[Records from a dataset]
#####

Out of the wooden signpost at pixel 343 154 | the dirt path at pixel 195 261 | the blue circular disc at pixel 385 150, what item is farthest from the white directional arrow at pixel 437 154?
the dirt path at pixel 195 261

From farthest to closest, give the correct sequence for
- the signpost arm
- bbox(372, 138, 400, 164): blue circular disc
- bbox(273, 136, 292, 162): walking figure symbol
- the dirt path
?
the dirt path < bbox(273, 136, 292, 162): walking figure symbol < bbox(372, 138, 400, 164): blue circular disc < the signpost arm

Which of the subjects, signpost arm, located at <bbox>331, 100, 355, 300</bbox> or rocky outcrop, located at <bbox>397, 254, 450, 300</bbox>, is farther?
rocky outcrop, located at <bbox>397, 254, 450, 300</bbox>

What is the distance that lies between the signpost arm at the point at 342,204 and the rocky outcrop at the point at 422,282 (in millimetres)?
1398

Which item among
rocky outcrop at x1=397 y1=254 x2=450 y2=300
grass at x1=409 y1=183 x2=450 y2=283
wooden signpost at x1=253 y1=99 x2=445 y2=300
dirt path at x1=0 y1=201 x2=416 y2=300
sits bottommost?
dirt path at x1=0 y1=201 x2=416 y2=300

#####

#### What is expected:
Rewrite everything from the line containing "Which item among" down through the last of the lines, changing "grass" to "meadow" and keeping all else the same.

#### Answer:
Which item among
rocky outcrop at x1=397 y1=254 x2=450 y2=300
meadow at x1=409 y1=183 x2=450 y2=283
wooden signpost at x1=253 y1=99 x2=445 y2=300
dirt path at x1=0 y1=201 x2=416 y2=300
sits bottommost?
dirt path at x1=0 y1=201 x2=416 y2=300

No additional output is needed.